TRECHO DA PÁGINA
↓↓↓
Originário de aulas ministradas na Universidade de Buenos Aires durante a década de 1960 [1], o livro ainda mantém um interesse vivo pelas valiosas conclusões que Borges sugere de seus conhecimentos em fontes manuscritas e impressas de línguas germânicas. Os sete primeiros capítulos – ou aulas – referem-se aos períodos da Antigüidade e Idade Média. Neles, o professor explicita sobre as técnicas poéticas, as características e os princípios da literatura dos antigos saxões e dos escandinavos. Também demonstra em suas aulas que o panorama político europeu, especialmente da Inglaterra, foi muito favorecido pelas invasões nórdicas. É justamente neste aspecto que Borges revela muito mais que uma simples admiração por estes povos, identificando as personagens com um passado glorioso e heróico: “Os Vikings talvez tenham sido a gente mais extraordinária entre os germanos da Idade Média. Foram os melhores navegantes da sua época (…) à maneira de muitos escandinavos cultos, não era apenas guerreiro mas, além disso, era poeta” (p. 22).

Simplificadores do moderno idioma inglês, os antigos escandinavos possibilitaram a consolidação do futuro império britânico, segundo as mesmas idéias de Borges (pp.100-102).[2] Essa visão heróica e gloriosa dos bárbaros pode ser percebida pelo espaço concedido à análise dos épicos anglo-saxões, como Beowulf e das sagas islandesas. Para o escritor, o período em que viveram estes aventureiros não era simplesmente uma época de desordem e caos, mas um momento extremamente propício para a formação de estruturas literárias complexas: “uma época bárbara mas que propendia à cultura, que gostava da cultura”(p.20). Assim, podemos incluir os estudos teóricos de Borges como a culminação de um processo de recuperação da imagem do bárbaro que teve início no século XVIII e que foi essencialmente centrada na literatura.
↑↑↑
TAREFA ATRIBUÍDA 1
Segundo o texto sobre o livro de Borges acerca das literaturas germânicas, a que períodos se referem os sete primeiros capítulos?
TAREFA ATRIBUÍDA 2
Copie fielmente o texto sobre o livro de Borges acerca das literaturas germânicas, começando em "Simplificadores do moderno" e seguindo até "centrada na literatura.".
TAREFA ATRIBUÍDA 3
Dê sequência ao texto sobre o livro de Borges acerca das literaturas germânicas a partir da última frase apresentada.

Itens listados em um conjunto de dados:
↓↓↓
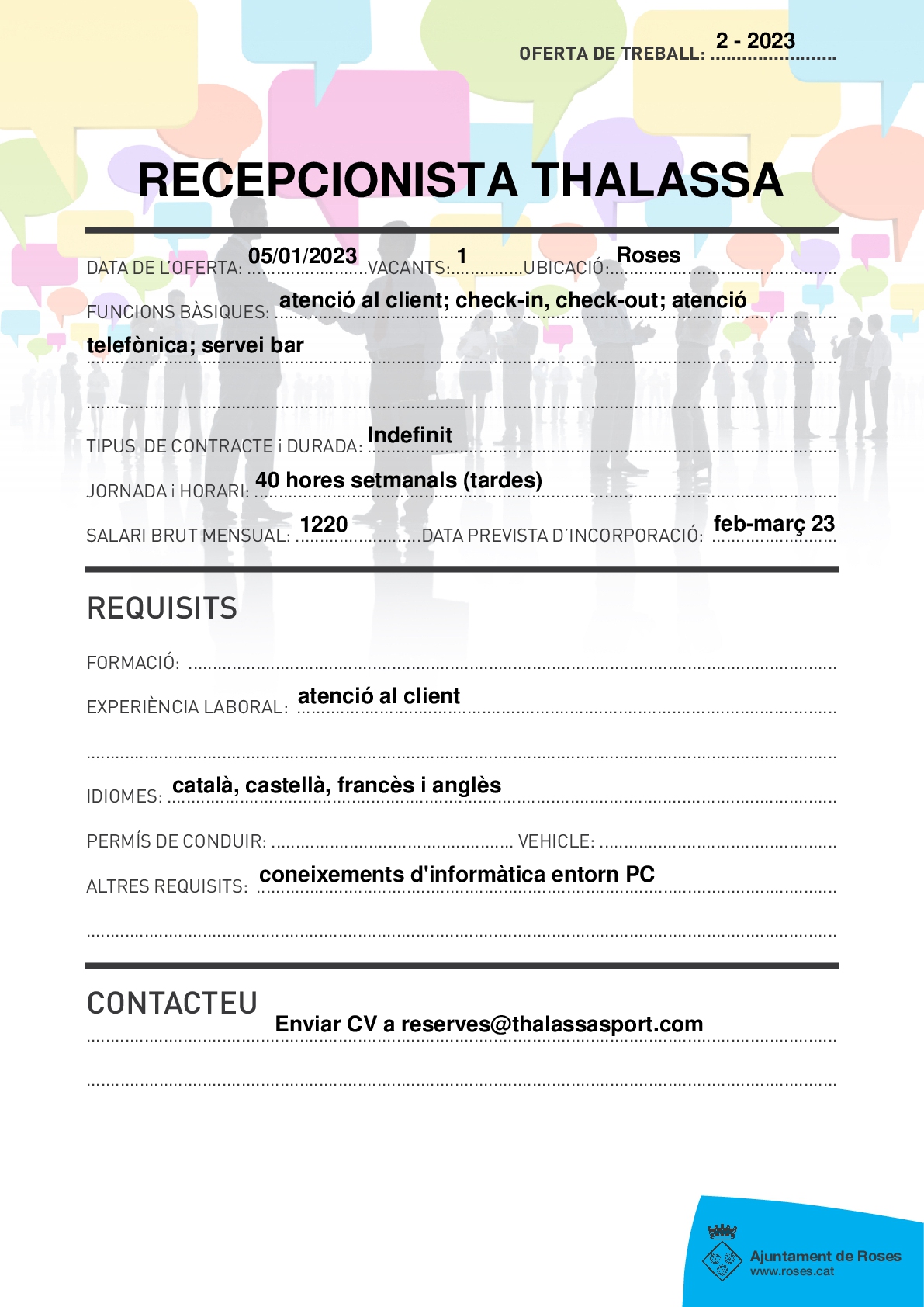 OFERTA DE TREBALL: 2 - 2023

RECEPCIONISTA THALASSA

DATA DE L'OFERTA: 05/01/2023 VACANTS: 1 UBICACIÓ: Roses

FUNCIONS BÀSIQUES: atenció al client; check-in, check-out; atenció telefònica; servei bar

TIPUS DE CONTRACTE i DURADA: Indefinit

JORNADA i HORARI: 40 hores setmanals (tardes)

SALARI BRUT MENSUAL: 1220 DATA PREVISTA D'INCORPORACIÓ: feb-març 23

REQUISITS

FORMACIÓ:

EXPERIÈNCIA LABORAL: atenció al client

IDIOMES: català, castellà, francès i anglès

PERMÍS DE CONDUIR: VEHICLE:

ALTRES REQUISITS: coneixements d'informàtica entorn PC

CONTACTEU

Enviar CV a reserves@thalassasport.com

Ajuntament de Roses
www.roses.cat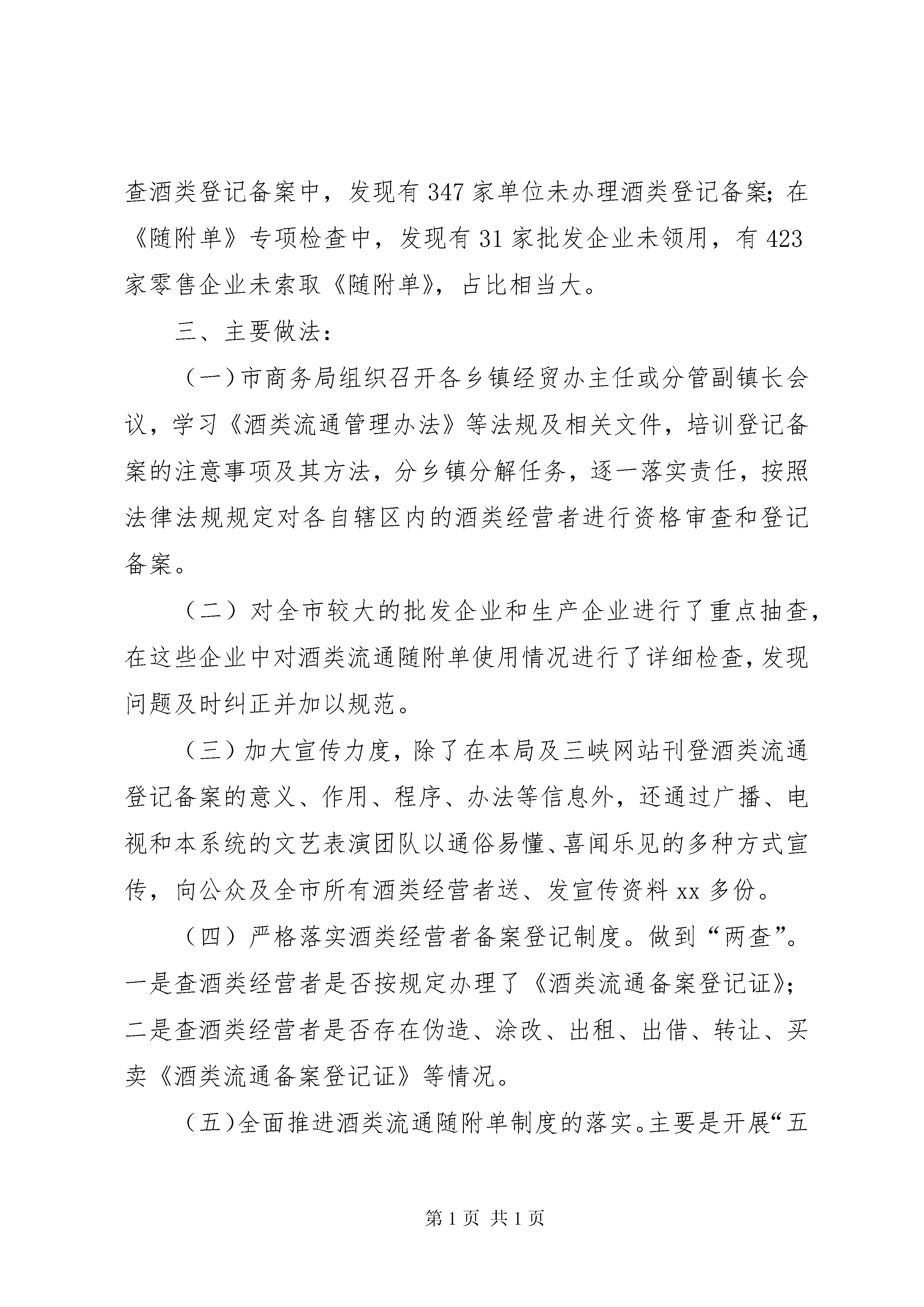 查酒类登记备案中，发现有 347 家单位未办理酒类登记备案；在《随附单》专项检查中，发现有 31 家批发企业未领用，有 423 家零售企业未索取《随附单》，占比相当大。

三、主要做法：

（一）市商务局组织召开各乡镇经贸办主任或分管副镇长会议，学习《酒类流通管理办法》等法规及相关文件，培训登记备案的注意事项及其方法，分乡镇分解任务，逐一落实责任，按照法律法规规定对各自辖区内的酒类经营者进行资格审查和登记备案。

（二）对全市较大的批发企业和生产企业进行了重点抽查，在这些企业中对酒类流通随附单使用情况进行了详细检查，发现问题及时纠正并加以规范。

（三）加大宣传力度，除了在本局及三峡网站刊登酒类流通登记备案的意义、作用、程序、办法等信息外，还通过广播、电视和本系统的文艺表演团队以通俗易懂、喜闻乐见的多种方式宣传，向公众及全市所有酒类经营者送、发宣传资料 xx 多份。

（四）严格落实酒类经营者备案登记制度。做到“两查”。一是查酒类经营者是否按规定办理了《酒类流通备案登记证》；二是查酒类经营者是否存在伪造、涂改、出租、出借、转让、买卖《酒类流通备案登记证》等情况。

（五）全面推进酒类流通随附单制度的落实。主要是开展“五

第 1 页 共 1 页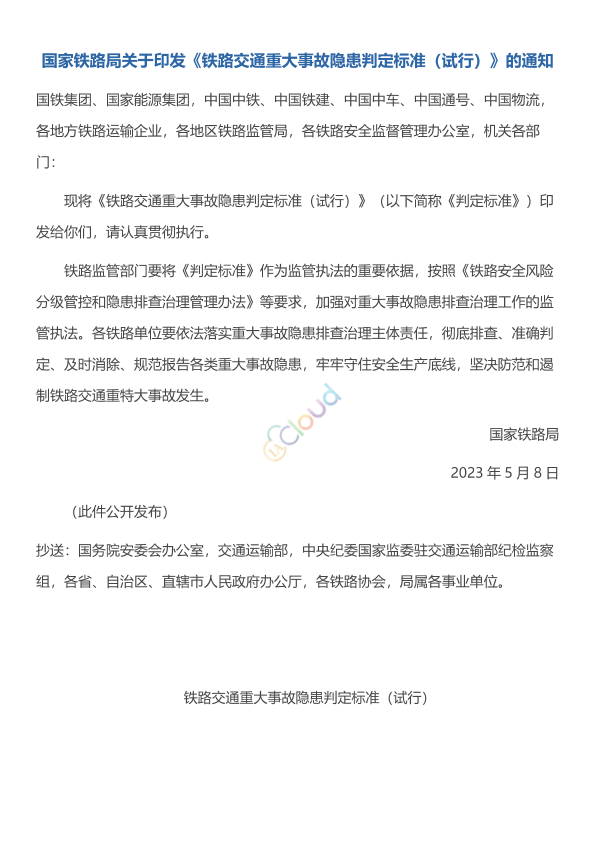 国家铁路局关于印发《铁路交通重大事故隐患判定标准（试行）》的通知

国铁集团、国家能源集团，中国中铁、中国铁建、中国中车、中国通号、中国物流，各地方铁路运输企业，各地区铁路监管局，各铁路安全监督管理办公室，机关各部门：

现将《铁路交通重大事故隐患判定标准（试行）》（以下简称《判定标准》）印发给你们，请认真贯彻执行。

铁路监管部门要将《判定标准》作为监管执法的重要依据，按照《铁路安全风险分级管控和隐患排查治理管理办法》等要求，加强对重大事故隐患排查治理工作的监管执法。各铁路单位要依法落实重大事故隐患排查治理主体责任，彻底排查、准确判定、及时消除、规范报告各类重大事故隐患，牢牢守住安全生产底线，坚决防范和遏制铁路交通重特大事故发生。

cloud

国家铁路局

2023 年 5 月 8 日

（此件公开发布）

抄送：国务院安委会办公室，交通运输部，中央纪委国家监委驻交通运输部纪检监察组，各省、自治区、直辖市人民政府办公厅，各铁路协会，局属各事业单位。

铁路交通重大事故隐患判定标准（试行）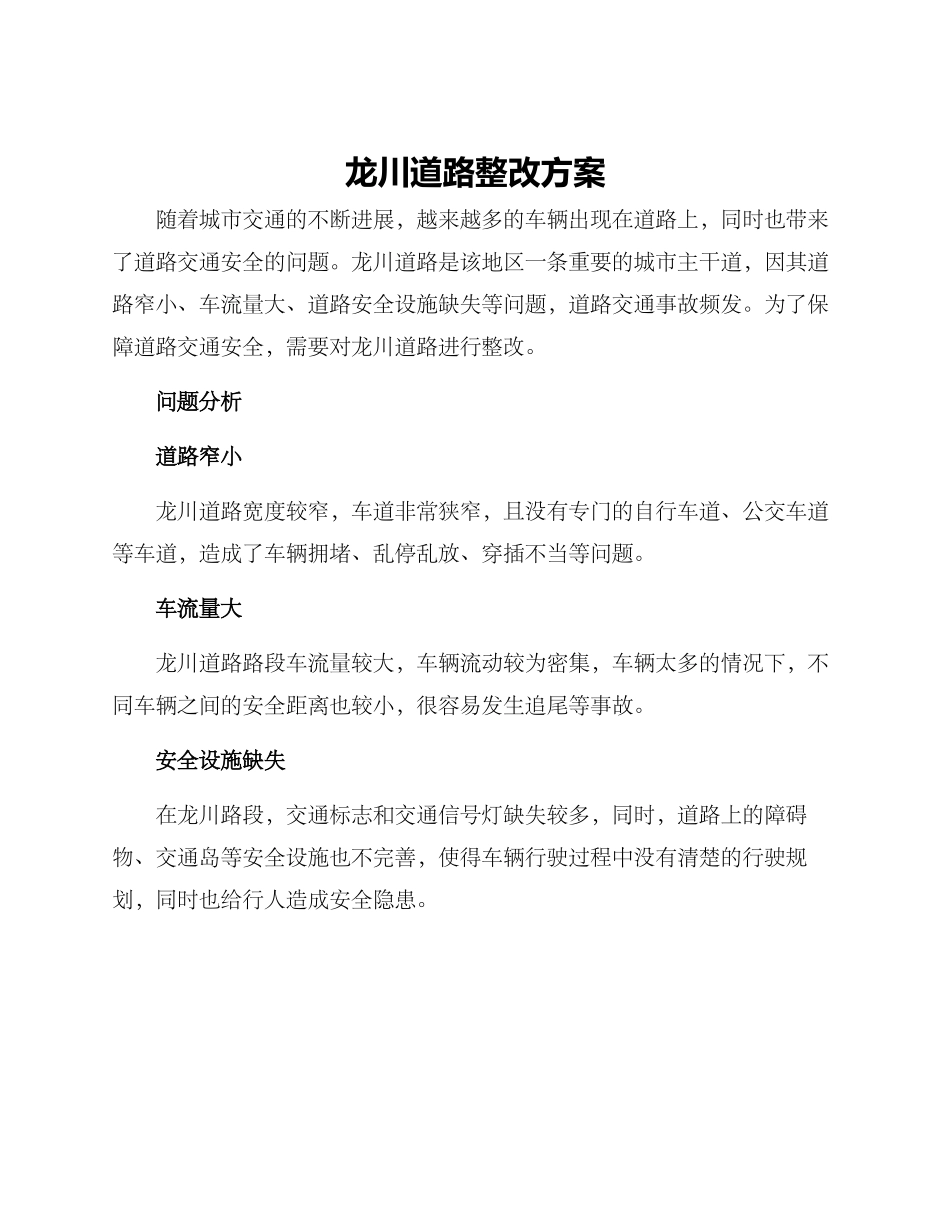 龙川道路整改方案

随着城市交通的不断进展，越来越多的车辆出现在道路上，同时也带来了道路交通安全的问题。龙川道路是该地区一条重要的城市主干道，因其道路窄小、车流量大、道路安全设施缺失等问题，道路交通事故频发。为了保障道路交通安全，需要对龙川道路进行整改。

问题分析

道路窄小

龙川道路宽度较窄，车道非常狭窄，且没有专门的自行车道、公交车道等车道，造成了车辆拥堵、乱停乱放、穿插不当等问题。

车流量大

龙川道路路段车流量较大，车辆流动较为密集，车辆太多的情况下，不同车辆之间的安全距离也较小，很容易发生追尾等事故。

安全设施缺失

在龙川路段，交通标志和交通信号灯缺失较多，同时，道路上的障碍物、交通岛等安全设施也不完善，使得车辆行驶过程中没有清楚的行驶规划，同时也给行人造成安全隐患。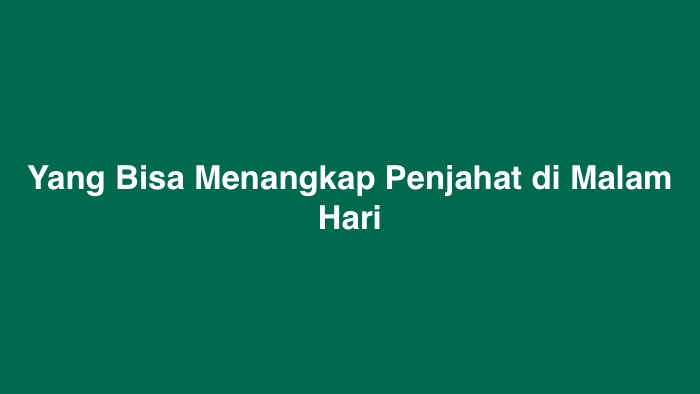 Yang Bisa Menangkap Penjahat di Malam Hari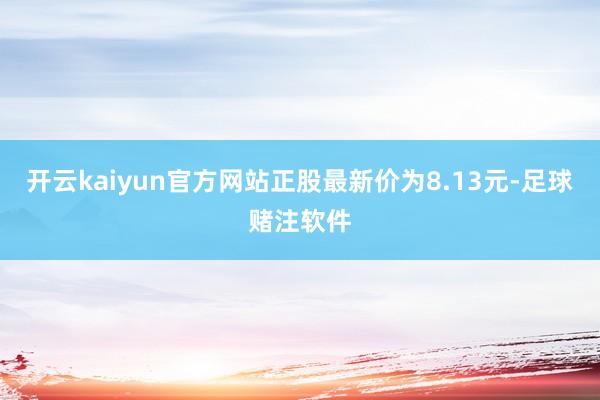 开云kaiyun官方网站正股最新价为8.13元-足球赌注软件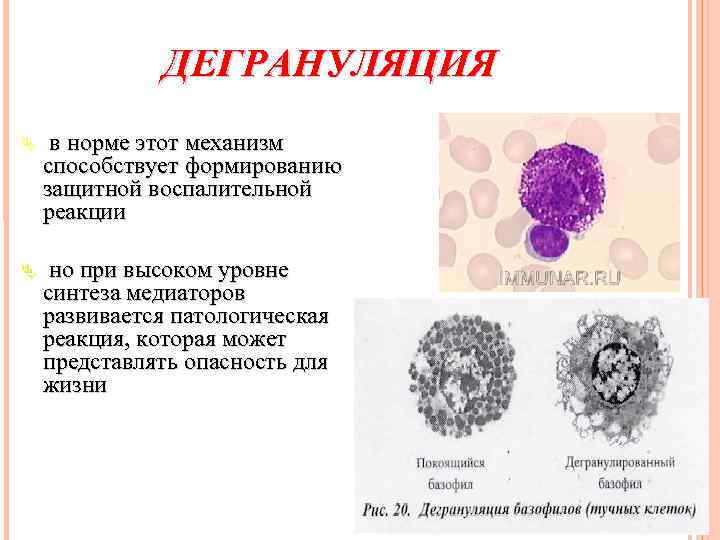 ДЕГРАНУЛЯЦИЯ

в норме этот механизм способствует формированию защитной воспалительной реакции

но при высоком уровне синтеза медиаторов развивается патологическая реакция, которая может представлять опасность для жизни

IMMUNAR.RU

Покоящийся базофил

Дегранулированный базофил

Рис. 20. Дегрануляция базофилов (тучных клеток)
↑↑↑
RESPOSTA DA TAREFA 1
Aos períodos da Antigüidade e da Idade Média.

RESPOSTA DA TAREFA 2
Simplificadores do moderno idioma inglês, os antigos escandinavos possibilitaram a consolidação do futuro império britânico, segundo as mesmas idéias de Borges (pp.100-102).[2] Essa visão heróica e gloriosa dos bárbaros pode ser percebida pelo espaço concedido à análise dos épicos anglo-saxões, como Beowulf e das sagas islandesas. Para o escritor, o período em que viveram estes aventureiros não era simplesmente uma época de desordem e caos, mas um momento extremamente propício para a formação de estruturas literárias complexas: “uma época bárbara mas que propendia à cultura, que gostava da cultura”(p.20). Assim, podemos incluir os estudos teóricos de Borges como a culminação de um processo de recuperação da imagem do bárbaro que teve início no século XVIII e que foi essencialmente centrada na literatura.

RESPOSTA DA TAREFA 3
Ao contrário do Renascimento e sua revalorização da cultura clássica, o Setecentos foi marcado pelo ressurgimento dos estudos da literatura dos povos da Europa Setentrional, especialmente os de origem Celta e Germânica [3]. Manuscritos foram traduzidos e publicados nas línguas modernas, obras teóricas surgiram, novos poemas e narrativas foram criadas ao estilo das arcaicas. Esta adaptação e reinterpretação literária esteve atrelada à concepções de fundo nacionalista, tão em voga na época. Os intelectuais, na realidade, estavam preocupados em resgatar valores tais como identidade social e demarcar as origens do que eles então definiam como sendo suas nações. A literatura servia diretamente tanto como marco simbólico desta consciência nacional, como um instrumento de propaganda dos valores antigos que deveriam ser resgatados.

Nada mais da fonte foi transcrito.